QTS: What is the best piece you’ve made so far?
Me: It’s a necklace of creepy crawly spiders on leaves of grass, studded with pearls. Some of the pearls also dangle, so the necklace moves when you wear it. Using high-tech scanning and printing, I also made a pendant of nine cats in nine different sizes from a wax model I carved in Kate Wolf’s class.
QTS: Yuck! Who would want to wear spiders?
Me: Me. Besides, it was fun. It’s sort of an exhibition piece. I showed it at the Muskegon Museum and at the Ann Arbor Art Fair. The wife of a Detroit pawn shop TV celebrity tried it on and loved it, until she realized it was spiders. I’ve since revised it and it is now for sale in a wildlife gallery in Grayling. MI.
QTS: How do you sell your work?
Me: I am in two art galleries on consignment. I don’t want to spend the time buying all the stuff you need to do outdoor art shows, then schlepping it all around and having a storm come up and blow it all to smithereens. I really would rather run my business than have it run me. Especially since I write a lot. I also do occasional custom work through my website.
QTS: What’s next for you?
Me: Luckily, it’s so easy for me to think up ideas.
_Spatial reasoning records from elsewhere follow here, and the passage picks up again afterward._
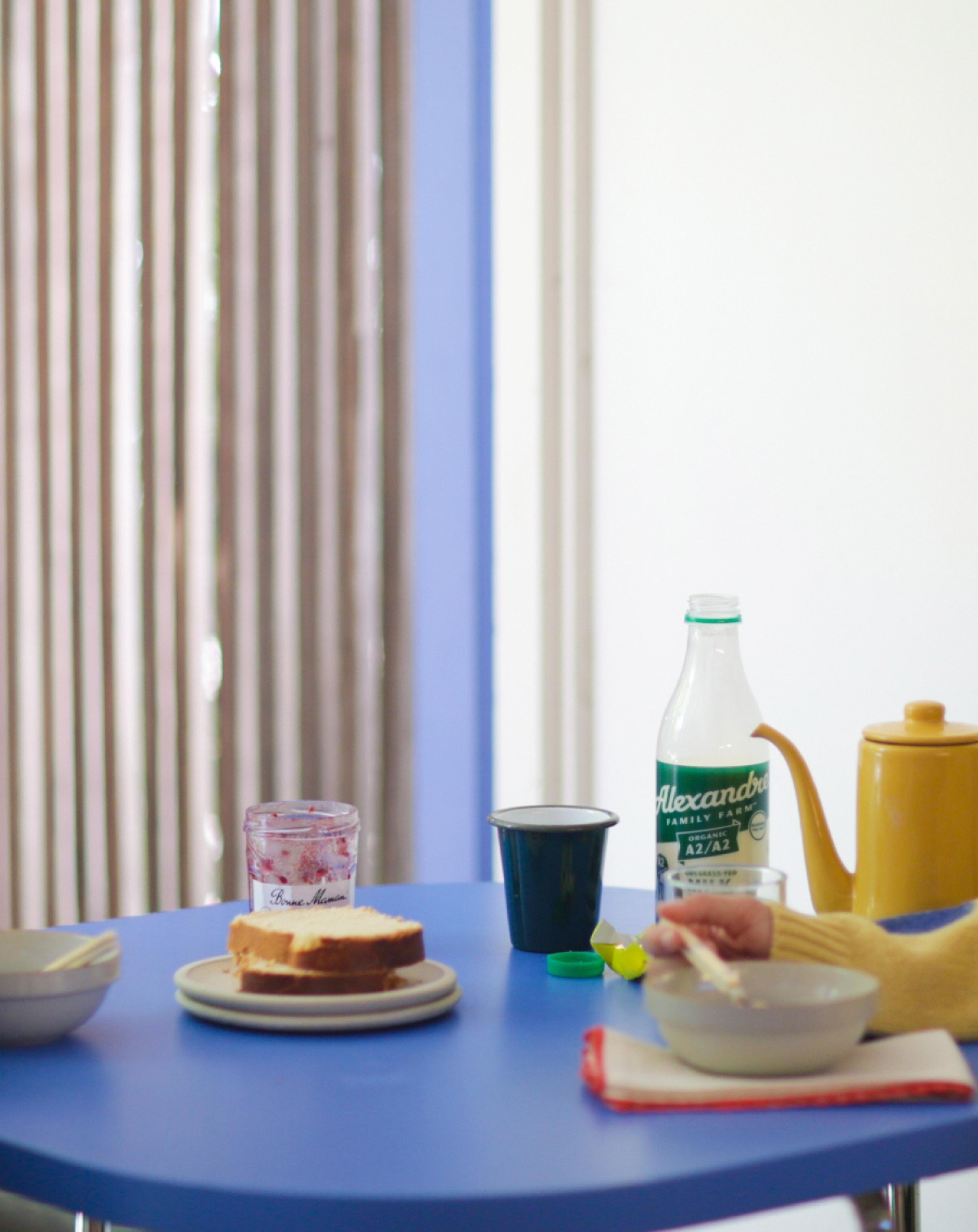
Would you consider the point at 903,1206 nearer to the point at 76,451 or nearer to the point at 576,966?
the point at 576,966

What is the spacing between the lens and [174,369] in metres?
2.15

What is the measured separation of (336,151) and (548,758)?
38.5 inches

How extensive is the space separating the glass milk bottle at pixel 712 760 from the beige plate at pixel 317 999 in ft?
0.60

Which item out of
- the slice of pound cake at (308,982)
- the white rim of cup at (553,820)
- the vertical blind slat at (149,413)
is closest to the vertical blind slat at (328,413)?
the vertical blind slat at (149,413)

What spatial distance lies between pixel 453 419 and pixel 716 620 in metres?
1.19

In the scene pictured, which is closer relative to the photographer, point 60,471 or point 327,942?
point 327,942

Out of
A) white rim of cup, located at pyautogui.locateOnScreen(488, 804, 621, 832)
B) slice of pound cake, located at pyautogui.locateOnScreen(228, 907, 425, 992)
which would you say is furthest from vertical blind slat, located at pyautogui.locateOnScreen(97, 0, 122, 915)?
slice of pound cake, located at pyautogui.locateOnScreen(228, 907, 425, 992)

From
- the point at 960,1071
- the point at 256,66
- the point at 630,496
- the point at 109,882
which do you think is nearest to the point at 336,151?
the point at 256,66

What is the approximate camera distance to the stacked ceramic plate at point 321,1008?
84 cm

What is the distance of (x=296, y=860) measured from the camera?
1.04 meters

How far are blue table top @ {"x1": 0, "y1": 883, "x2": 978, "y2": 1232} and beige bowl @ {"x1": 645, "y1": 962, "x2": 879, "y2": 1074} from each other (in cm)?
3

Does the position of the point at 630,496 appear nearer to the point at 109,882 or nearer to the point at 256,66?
the point at 256,66

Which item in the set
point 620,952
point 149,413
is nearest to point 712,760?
point 620,952

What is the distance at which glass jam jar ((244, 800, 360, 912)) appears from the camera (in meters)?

I can always edit them down, but for example, I’d like to do five necklaces demonstrating a high-tech process each. Maybe I will do that and then try to find a gallery willing to show them. One involves making creepy crawlies and then concealing them with really black paint so you can’t see them. Another necklace involves ants, including some of my sterling silver ants photographed and reproduced on tiny lenticular screens to look like they are marching in a line.
QTS: How much do you make?
Me: I always ask people that question and they don’t like to answer. So it’s only fair that you ask. Here’s the truth: I get social security as a widow, and a small pension, and reside in an area where the cost of living is very low. I then earn an extra $10,000 to $12,000 a year making jewelry, teaching, and writing. BUT – I net only about $5,000 of this, because my revenues as a jewelry artist go toward paying for supplies, travel, and other expenses of running a small business. That’s an awful profit margin. But it gives me a worthwhile career, something to think about. People to talk to. And making jewelry for people is a service. I get the chance to delight them with something beautiful or quirky.
QTS: Any advice?
Me: Make what you love, as little or as much as you want. But develop a cohesive style if you want to seriously sell your work. Otherwise, have fun.